The biggest problem in making any of the flooring work is drainage. We have hundred year old walls that weep a little. We also have a boiler system that has the potential for leaking. Meaning we have to leave the drains alone and provide unobstructed access for the any water. To accomplish this, I will be using an underlayment beneath the laminate that provides both a vapor barrier and drainage for any water that leaks in. But… I have a bit of research to do before I can really be sure of my plan. Lucky for me there are ambitious DIYers like myself that have already made the mistakes. I am on a few forums and sites dedicated to DIYers that have provided good sound advice so far and I will be looking through there over the next week before I actually do any floor work.

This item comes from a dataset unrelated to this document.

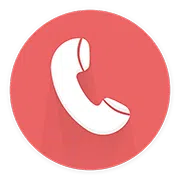 Hazel Park MI Locksmith Store Hazel Park, MI 248-274-6739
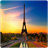 France Wallpapers icon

We are only three weeks away from moving into out new home and are in a rush to get everything done. I won’t have the basement completed as planned but I will have most of it useable. The bar and the bathroom will have to be finished later. I am also adding a laundry room on the second floor and will need to step away from the basement to get that roughed in. The new washer and dryer are being delivered next week and need to be functional from day one.

I have a very very busy three weeks coming up to make the house workable. We are very excited to move in and be done with the daily commute we make to work on the house. It will be nice to be right there to work on things and then have the option of just going up to bed, rather than needing to cleanup and drive across town every night.

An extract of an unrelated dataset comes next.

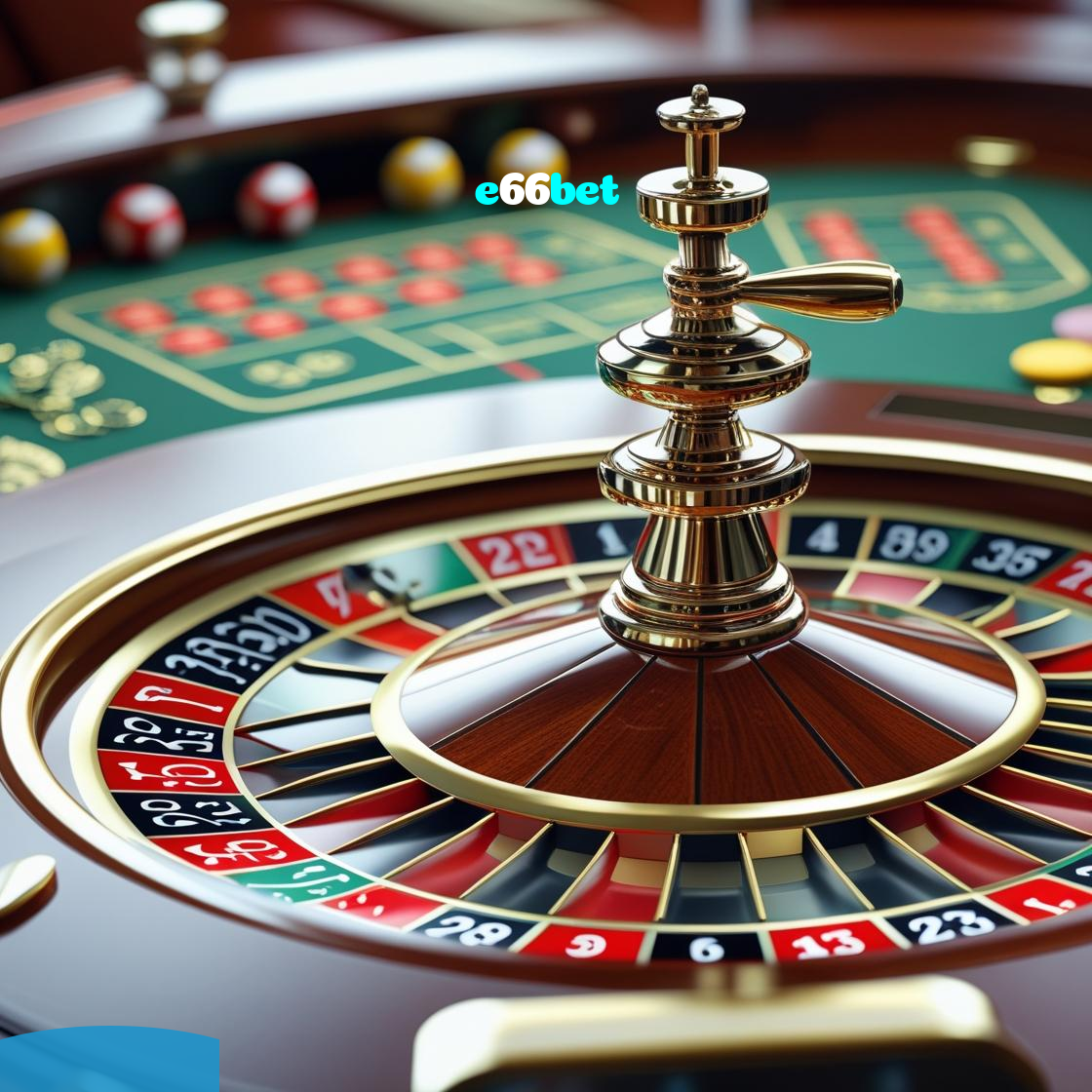 e66bet:Aposte no futebol e ganhe prêmios em slots e roleta ao vivo!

Our heart is already in our new home, we just have to rest of us there.

Our one hundred year old house had a finished basement at several points in its history. The latest iteration included a dropped ceiling, a 3/4 bath and even an Oakland Raiders room sometime after 2016. However, at the time of our purchase it was moldy, damaged and partly gutted. Our project over the last two weeks has been to remove the ceiling and Raider room.

We discovered that the original century-old plaster and lath ceiling was still extant but hidden by the dropped ceiling. Someone had added the dropped ceiling to cover up the heating and plumbing pipes. But it also lowered the ceiling of the room by 18 inches. Removing it will give us a basement with an 8 foot ceiling! We also revealed the knob and tube wiring that still powers the house. Some of it had been added after the original ceiling was installed. There were wires running all over, many that no longer connected to anything.

Our biggest surprise was to discover that we had asbestos pipe insulation on our hot water heating pipes. This detail was not mentioned in the sellers documentation. However, instead of being upset about it, I just removed it. We suited up and pulled it out.

We then pulled all of the plaster and lathe ceiling work down, along with 100 years of dust. It was seriously nasty work. I wanted it all down in one weekend so we could be done with it. The three of us tackled it and got it completely pulled down. A dumpster will be delivered this week and we will spend next week loading it up.

Our new basement will have an industrial theme with a little steampunk bar area. All of the pipes and wires will be exposed and I’m leaving the ceiling bare up to the joists and subflooring above. It’s going to be cool. Trust me.